Created attachment 1579811 [details] v2v import wrapper log v2v import wrapper log for v2v_migration_vm_6
This bug seem to be more critical, since it also fails VM migration, before the VM disk upload ends. That is before the VM migration to RHV is complete. There fore this is not only a matter of error appearing on CFME side, showing VM migration failed though it passed. It actually fails the VM migration.
Comment #7 is based on a second test I did for 20 VMs migration, with max concurrent VMs migration per host 5, using 2 conversion host. Using VDDK. One of the VMs, failed on the "failed to read the state" error, mentioned in this bug description. The VM migration was cancelled from CFME side. and on RHV side, the VM disk upload was paused, and of course the VM itself was not created.
Could not reproduce with CFME 5.10.6.1 + ManageIQ/manageiq-gems-pending#437 applied.
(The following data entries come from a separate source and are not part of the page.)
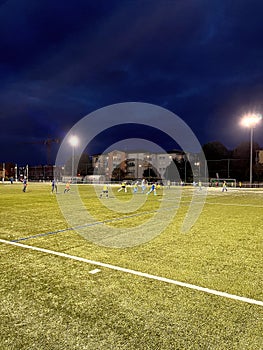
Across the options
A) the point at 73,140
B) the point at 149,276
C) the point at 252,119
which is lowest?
the point at 149,276

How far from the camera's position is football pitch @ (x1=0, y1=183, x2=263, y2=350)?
10.1 ft

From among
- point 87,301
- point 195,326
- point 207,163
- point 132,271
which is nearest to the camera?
point 195,326

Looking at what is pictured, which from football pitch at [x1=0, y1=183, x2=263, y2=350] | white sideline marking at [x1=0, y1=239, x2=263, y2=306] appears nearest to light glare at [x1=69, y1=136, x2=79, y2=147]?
football pitch at [x1=0, y1=183, x2=263, y2=350]

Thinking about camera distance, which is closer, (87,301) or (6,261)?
(87,301)

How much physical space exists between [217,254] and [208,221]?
208 inches

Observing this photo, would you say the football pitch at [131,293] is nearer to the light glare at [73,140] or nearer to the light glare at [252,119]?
the light glare at [252,119]

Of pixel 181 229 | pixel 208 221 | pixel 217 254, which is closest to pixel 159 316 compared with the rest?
pixel 217 254

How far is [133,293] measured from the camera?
4.24 meters

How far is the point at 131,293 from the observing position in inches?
167

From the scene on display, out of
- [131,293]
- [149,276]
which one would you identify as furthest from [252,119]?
[131,293]

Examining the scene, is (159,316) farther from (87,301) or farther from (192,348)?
(87,301)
Moving it to 5.10.8, so that we can have ManageIQ/manageiq-gems-pending#437 backported in CFME 5.10.7 and test it again.
Moving it back to 5.10.7, but with status ON_QA. This will allow testing with CFME 5.10.7.
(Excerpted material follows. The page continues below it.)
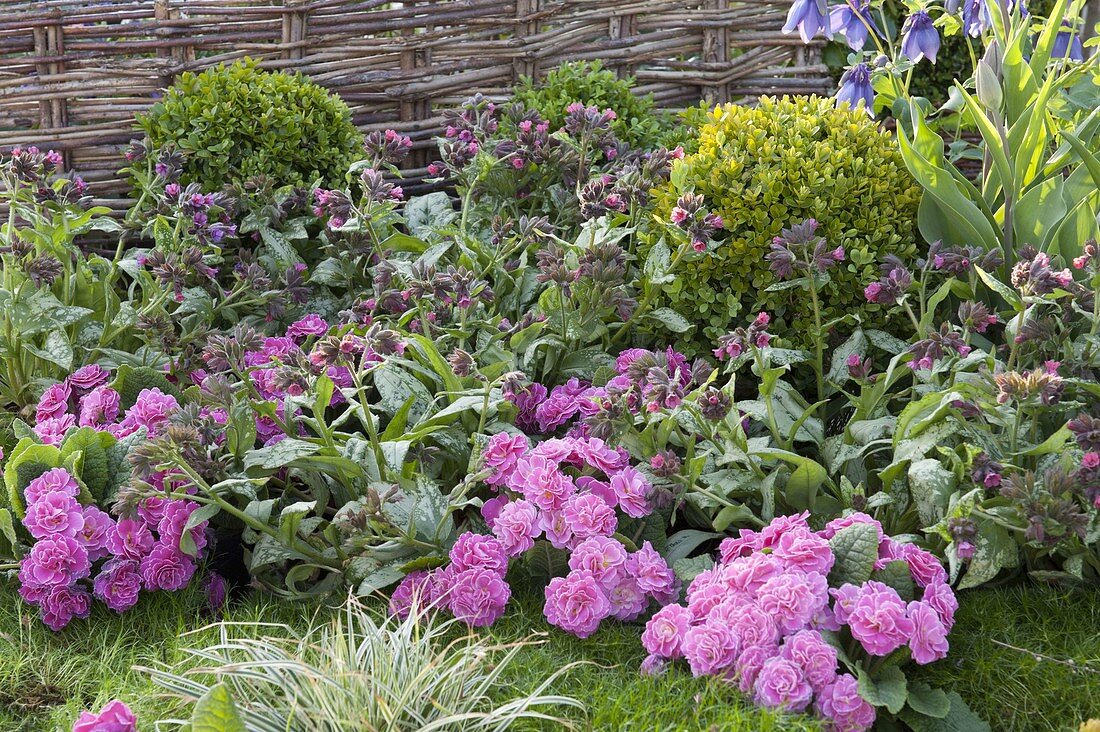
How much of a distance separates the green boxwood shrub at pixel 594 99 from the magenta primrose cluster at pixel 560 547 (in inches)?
67.4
Tested on these versions: CFME-5.11.0.18.20190806180636_1dd6378 RHV-4.3.5.3-0.1.el7 RHV-hosts (2, that serve as conversion hosts): * Special packages of: libguestfs libguestfs-tools-c virt-v2v python-libguestfs: 1.40.2-5.el7.1.bz1680361.v3.1.x86_64. * OS Version:RHEL - 7.7 - 9.el7 * OS Description: Red Hat Enterprise Linux Server 7.7 Beta (Maipo) * Kernel Version: 3.10.0 - 957.21.3.el7.x86_64 * KVM Version:2.12.0 - 33.el7 * LIBVIRT Version: libvirt-4.5.0-23.el7 * VDSM Version: vdsm-4.30.19-1.el7ev Run 20 VMs of 20/100GB disk. Error reproduces: [----] I, [2019-08-12T08:16:32.184875 #15318:2ac513a565c4] INFO -- : Q-task_id([job_dispatcher]) MIQ(InfraConversionJob#process_finished) job finished, Conversion error: Could not parse conversion state data from file '/tmp/v2v-import-20190812T115240-147382.state': Fabien, I think this bug should yet move to ON_QA status, as we do not have a merged fix for it. Should have it's status match it's cloned bug 726439. Tomas, Would you please apply the fix mentioned in comment #18, on our hosts, same as you did before, so I can validate the fix? (I'll send your the host details by email)
Hi, patched 2 hosts as requested.
Could not reproduce therefore closing the bug. In case it will be introduced again, I'll update this bug.